Allora come ritornare a ciò che è naturale? E cosa è naturale?
Ciò che è sano e naturale è che il contatto di un essere umano con un altro sia piacevole, benefico, risanatore. Per questo c’è una sorta di rifiuto verso le esperienze di contatto che non lo sono.
Molti di noi hanno provato l’effetto di un massaggio fatto con amore, una mano sulla schiena, uno sguardo complice. Re-imparare a toccarci, a sentire la necessità del contatto non solo fisico ma psichico e spirituale con gli altri, ascoltare il nostro bisogno di essere toccati con rispetto e saggezza, è un cammino in cui il corpo ci può aiutare a contattare e curare altri livelli del nostro essere.

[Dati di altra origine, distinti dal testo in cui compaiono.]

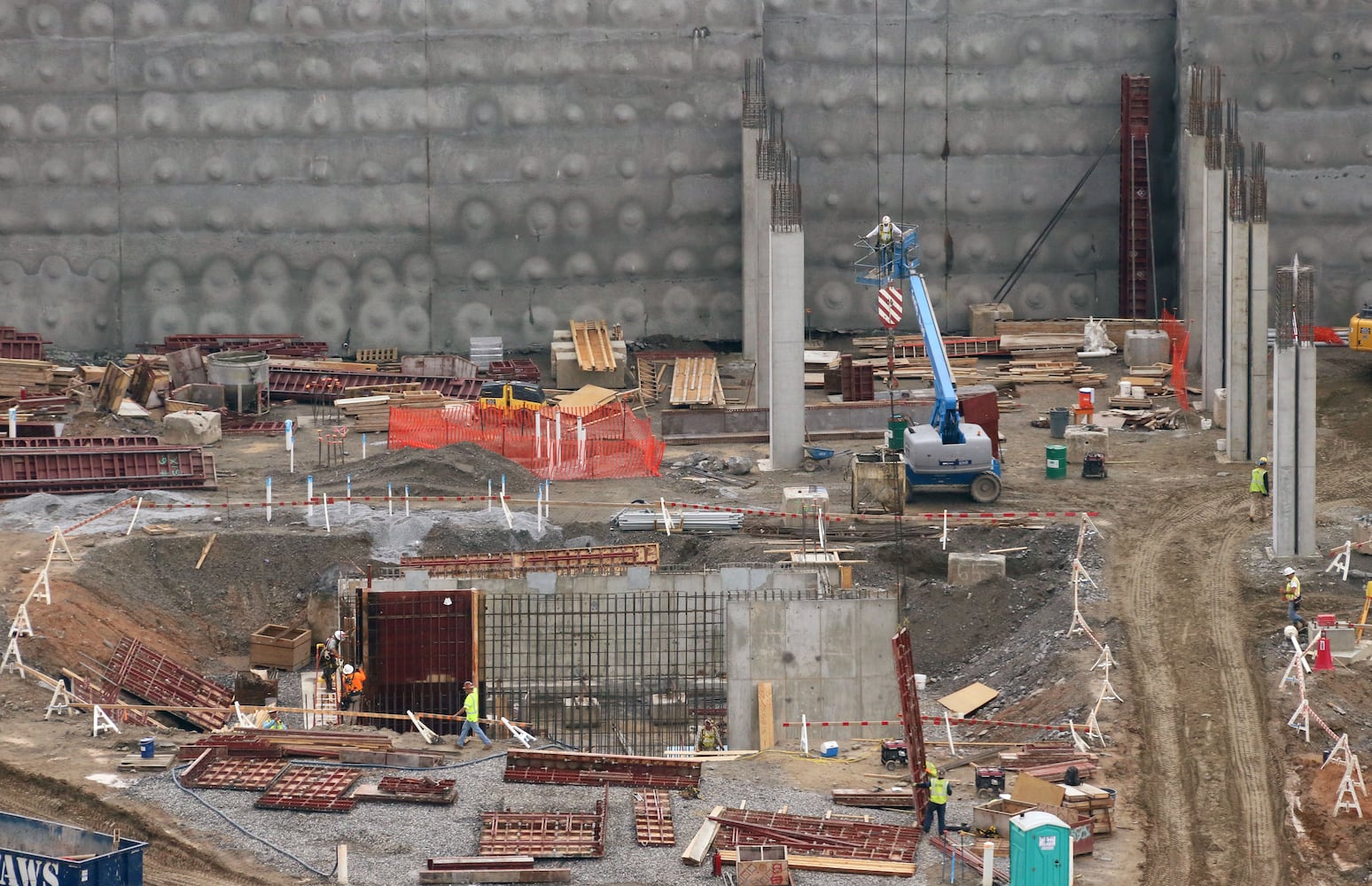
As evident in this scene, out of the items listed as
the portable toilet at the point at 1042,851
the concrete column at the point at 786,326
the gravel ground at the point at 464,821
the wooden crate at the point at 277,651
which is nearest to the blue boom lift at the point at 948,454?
the concrete column at the point at 786,326

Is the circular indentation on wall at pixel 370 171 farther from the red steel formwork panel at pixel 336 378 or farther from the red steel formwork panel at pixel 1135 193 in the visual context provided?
the red steel formwork panel at pixel 1135 193

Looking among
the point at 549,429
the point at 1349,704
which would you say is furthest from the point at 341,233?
the point at 1349,704

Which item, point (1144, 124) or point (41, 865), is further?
point (1144, 124)

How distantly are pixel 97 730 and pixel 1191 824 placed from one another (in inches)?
549

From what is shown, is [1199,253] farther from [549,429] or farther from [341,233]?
[341,233]

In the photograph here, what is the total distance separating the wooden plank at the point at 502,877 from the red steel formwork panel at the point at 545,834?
0.57 m

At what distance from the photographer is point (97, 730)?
2966 centimetres

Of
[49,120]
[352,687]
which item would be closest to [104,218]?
[49,120]

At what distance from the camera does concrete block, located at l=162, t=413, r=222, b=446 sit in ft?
153

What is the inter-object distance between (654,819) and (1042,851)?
4977 mm

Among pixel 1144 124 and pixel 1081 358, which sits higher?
pixel 1144 124

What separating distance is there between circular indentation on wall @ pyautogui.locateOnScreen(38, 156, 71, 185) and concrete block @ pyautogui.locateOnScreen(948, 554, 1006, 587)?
26.8 m

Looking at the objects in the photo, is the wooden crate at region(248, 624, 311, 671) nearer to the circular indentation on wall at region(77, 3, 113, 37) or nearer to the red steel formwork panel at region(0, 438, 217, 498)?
the red steel formwork panel at region(0, 438, 217, 498)

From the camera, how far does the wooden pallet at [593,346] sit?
51.8 meters
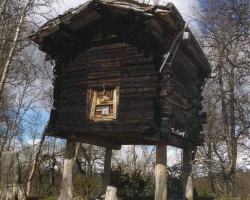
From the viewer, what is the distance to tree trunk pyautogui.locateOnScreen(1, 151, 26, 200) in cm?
1144

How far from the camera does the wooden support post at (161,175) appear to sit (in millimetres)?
9203

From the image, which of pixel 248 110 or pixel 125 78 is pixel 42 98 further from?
pixel 125 78

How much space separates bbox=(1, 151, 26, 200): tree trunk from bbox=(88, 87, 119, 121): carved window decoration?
3377 mm

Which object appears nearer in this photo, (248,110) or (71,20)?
(71,20)

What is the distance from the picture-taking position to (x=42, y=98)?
2689cm

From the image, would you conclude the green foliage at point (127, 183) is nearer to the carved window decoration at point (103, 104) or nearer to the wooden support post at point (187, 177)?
the wooden support post at point (187, 177)

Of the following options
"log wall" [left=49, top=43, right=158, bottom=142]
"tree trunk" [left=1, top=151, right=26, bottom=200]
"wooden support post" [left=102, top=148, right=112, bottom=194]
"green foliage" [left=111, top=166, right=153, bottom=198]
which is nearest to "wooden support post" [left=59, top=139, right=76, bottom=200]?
"log wall" [left=49, top=43, right=158, bottom=142]

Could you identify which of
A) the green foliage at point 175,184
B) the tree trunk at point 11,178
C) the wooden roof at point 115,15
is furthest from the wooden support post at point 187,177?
the tree trunk at point 11,178

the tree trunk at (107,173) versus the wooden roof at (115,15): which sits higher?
the wooden roof at (115,15)

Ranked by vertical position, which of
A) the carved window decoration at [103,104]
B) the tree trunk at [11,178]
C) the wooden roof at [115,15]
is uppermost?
the wooden roof at [115,15]

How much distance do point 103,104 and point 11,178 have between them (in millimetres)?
4067

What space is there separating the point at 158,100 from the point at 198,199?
19.4 ft

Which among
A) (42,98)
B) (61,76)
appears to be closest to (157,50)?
(61,76)

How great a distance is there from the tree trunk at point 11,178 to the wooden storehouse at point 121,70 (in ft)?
5.99
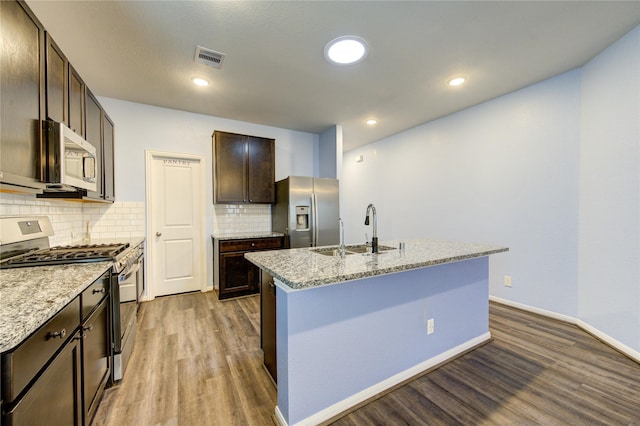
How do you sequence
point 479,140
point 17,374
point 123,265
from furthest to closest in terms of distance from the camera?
point 479,140, point 123,265, point 17,374

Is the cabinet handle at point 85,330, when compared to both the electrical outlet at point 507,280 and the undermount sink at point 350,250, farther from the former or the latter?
the electrical outlet at point 507,280

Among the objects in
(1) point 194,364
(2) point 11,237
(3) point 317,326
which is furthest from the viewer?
(1) point 194,364

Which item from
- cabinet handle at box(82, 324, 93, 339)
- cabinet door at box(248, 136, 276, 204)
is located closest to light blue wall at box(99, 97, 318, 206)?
cabinet door at box(248, 136, 276, 204)

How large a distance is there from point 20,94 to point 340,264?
195 cm

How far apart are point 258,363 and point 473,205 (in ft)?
11.0

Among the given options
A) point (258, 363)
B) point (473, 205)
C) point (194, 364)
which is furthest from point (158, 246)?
point (473, 205)

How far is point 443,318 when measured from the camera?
2.09m

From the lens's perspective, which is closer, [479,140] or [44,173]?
[44,173]

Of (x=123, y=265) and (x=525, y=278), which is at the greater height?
(x=123, y=265)

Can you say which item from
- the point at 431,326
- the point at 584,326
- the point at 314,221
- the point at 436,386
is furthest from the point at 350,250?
the point at 584,326

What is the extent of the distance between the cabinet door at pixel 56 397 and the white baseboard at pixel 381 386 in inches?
39.5

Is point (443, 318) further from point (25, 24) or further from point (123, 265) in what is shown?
point (25, 24)

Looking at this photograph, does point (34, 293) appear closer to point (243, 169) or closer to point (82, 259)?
point (82, 259)

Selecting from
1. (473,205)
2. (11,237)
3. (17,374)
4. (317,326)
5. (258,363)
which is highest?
(473,205)
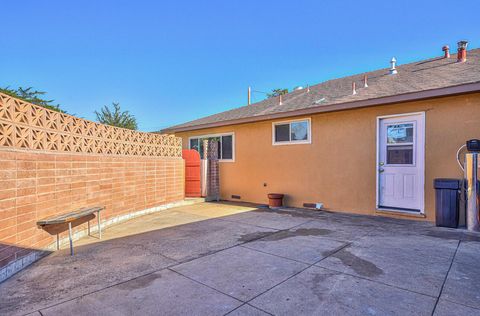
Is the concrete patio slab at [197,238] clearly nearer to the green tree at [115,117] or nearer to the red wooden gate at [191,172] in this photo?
the red wooden gate at [191,172]

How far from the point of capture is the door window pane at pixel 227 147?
9664 millimetres

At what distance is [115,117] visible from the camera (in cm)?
2700

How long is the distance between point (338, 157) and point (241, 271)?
16.0 ft

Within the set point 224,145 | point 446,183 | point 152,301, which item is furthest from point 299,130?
point 152,301

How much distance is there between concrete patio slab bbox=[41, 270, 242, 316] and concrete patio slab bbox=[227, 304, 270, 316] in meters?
0.06

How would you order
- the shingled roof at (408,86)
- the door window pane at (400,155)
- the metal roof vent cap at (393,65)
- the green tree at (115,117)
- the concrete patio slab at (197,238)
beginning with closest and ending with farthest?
the concrete patio slab at (197,238)
the shingled roof at (408,86)
the door window pane at (400,155)
the metal roof vent cap at (393,65)
the green tree at (115,117)

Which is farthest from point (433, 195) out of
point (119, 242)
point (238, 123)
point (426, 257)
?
point (119, 242)

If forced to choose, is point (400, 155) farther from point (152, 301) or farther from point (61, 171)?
point (61, 171)

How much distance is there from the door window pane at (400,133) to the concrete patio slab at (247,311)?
5606 millimetres

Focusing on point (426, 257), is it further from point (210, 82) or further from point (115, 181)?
point (210, 82)

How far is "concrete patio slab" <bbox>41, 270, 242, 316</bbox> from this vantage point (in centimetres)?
227

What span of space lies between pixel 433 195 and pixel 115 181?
7.18 m

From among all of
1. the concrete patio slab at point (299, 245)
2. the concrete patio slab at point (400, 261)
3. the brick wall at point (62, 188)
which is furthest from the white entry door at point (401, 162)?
the brick wall at point (62, 188)

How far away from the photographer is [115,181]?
5.92 meters
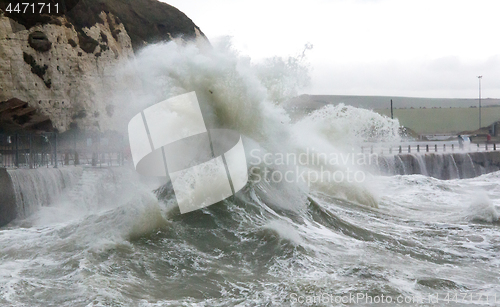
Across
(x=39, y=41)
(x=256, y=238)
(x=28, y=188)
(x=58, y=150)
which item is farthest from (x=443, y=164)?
(x=39, y=41)

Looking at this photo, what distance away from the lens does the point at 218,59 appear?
34.8 feet

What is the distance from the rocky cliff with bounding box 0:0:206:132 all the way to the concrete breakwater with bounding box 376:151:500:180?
1618cm

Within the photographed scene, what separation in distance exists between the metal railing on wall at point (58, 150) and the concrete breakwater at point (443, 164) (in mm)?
13469

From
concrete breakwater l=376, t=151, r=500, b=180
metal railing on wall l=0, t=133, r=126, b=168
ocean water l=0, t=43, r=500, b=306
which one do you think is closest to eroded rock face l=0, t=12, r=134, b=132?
metal railing on wall l=0, t=133, r=126, b=168

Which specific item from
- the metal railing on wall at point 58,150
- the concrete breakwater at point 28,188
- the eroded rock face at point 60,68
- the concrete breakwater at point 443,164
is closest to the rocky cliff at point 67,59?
the eroded rock face at point 60,68

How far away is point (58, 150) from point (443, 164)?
19.6 m

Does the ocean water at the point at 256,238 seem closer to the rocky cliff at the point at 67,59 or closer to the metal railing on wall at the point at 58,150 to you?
the metal railing on wall at the point at 58,150

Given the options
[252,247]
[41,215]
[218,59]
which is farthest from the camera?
[41,215]

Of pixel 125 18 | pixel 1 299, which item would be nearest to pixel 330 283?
pixel 1 299

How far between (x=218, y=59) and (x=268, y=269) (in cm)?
600

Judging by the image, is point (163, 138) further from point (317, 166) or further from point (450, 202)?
point (450, 202)

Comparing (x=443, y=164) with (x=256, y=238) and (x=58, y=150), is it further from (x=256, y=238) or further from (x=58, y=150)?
(x=256, y=238)

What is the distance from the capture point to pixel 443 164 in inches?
952

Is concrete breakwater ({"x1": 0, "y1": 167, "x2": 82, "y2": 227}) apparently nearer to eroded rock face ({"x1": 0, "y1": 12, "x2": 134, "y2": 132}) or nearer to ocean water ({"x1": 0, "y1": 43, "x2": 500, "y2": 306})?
ocean water ({"x1": 0, "y1": 43, "x2": 500, "y2": 306})
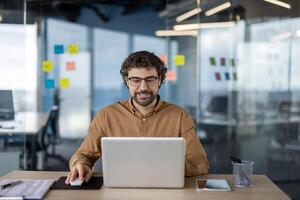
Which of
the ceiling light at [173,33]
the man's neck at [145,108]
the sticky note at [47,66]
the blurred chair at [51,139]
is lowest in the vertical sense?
the blurred chair at [51,139]

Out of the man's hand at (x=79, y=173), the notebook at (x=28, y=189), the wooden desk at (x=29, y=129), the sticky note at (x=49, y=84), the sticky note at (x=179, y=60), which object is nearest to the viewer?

Per questo nel mio lavoro includo questa visione ed esperienza. Esiste un tipo di contatto che possiamo recuperare e che ci riconnette con la nostra essenza, ci guarisce e ci aiuta ad arrivare di nuovo con la coscienza fino al corpo e lì ancorarci, presenti, aperti, fiduciosi. A volte lo chiamo massaggio, a volte semplicemente contatto, può essere più tecnico o più intuitivo, ma sempre sarà un alimento per chi sappia aprirsi a riceverlo, e a darlo.